All lines in the data bearing the string "this" should be identified and copied.
---
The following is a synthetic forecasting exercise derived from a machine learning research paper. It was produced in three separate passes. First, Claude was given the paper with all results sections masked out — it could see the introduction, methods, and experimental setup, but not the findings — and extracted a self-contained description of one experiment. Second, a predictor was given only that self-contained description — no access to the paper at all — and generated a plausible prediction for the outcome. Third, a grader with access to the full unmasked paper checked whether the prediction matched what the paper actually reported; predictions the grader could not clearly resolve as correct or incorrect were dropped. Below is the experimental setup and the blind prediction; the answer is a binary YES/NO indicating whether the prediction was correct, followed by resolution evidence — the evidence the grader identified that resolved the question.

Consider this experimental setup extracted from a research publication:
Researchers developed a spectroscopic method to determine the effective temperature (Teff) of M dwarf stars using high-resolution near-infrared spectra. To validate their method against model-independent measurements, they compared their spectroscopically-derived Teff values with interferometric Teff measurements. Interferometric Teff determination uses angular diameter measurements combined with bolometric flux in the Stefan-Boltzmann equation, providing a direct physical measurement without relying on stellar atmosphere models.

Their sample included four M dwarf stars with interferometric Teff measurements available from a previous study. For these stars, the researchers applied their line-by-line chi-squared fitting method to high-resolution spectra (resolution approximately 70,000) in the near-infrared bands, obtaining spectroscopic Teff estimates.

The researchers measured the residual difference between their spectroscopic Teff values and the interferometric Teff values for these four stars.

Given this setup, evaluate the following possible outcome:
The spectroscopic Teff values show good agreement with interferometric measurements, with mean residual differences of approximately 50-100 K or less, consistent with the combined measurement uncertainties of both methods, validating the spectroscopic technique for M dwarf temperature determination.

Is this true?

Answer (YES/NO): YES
---
## EXERCISE OUTPUT
Consider this experimental setup extracted from a research publication:
Given this setup, evaluate the following possible outcome:
Is this true?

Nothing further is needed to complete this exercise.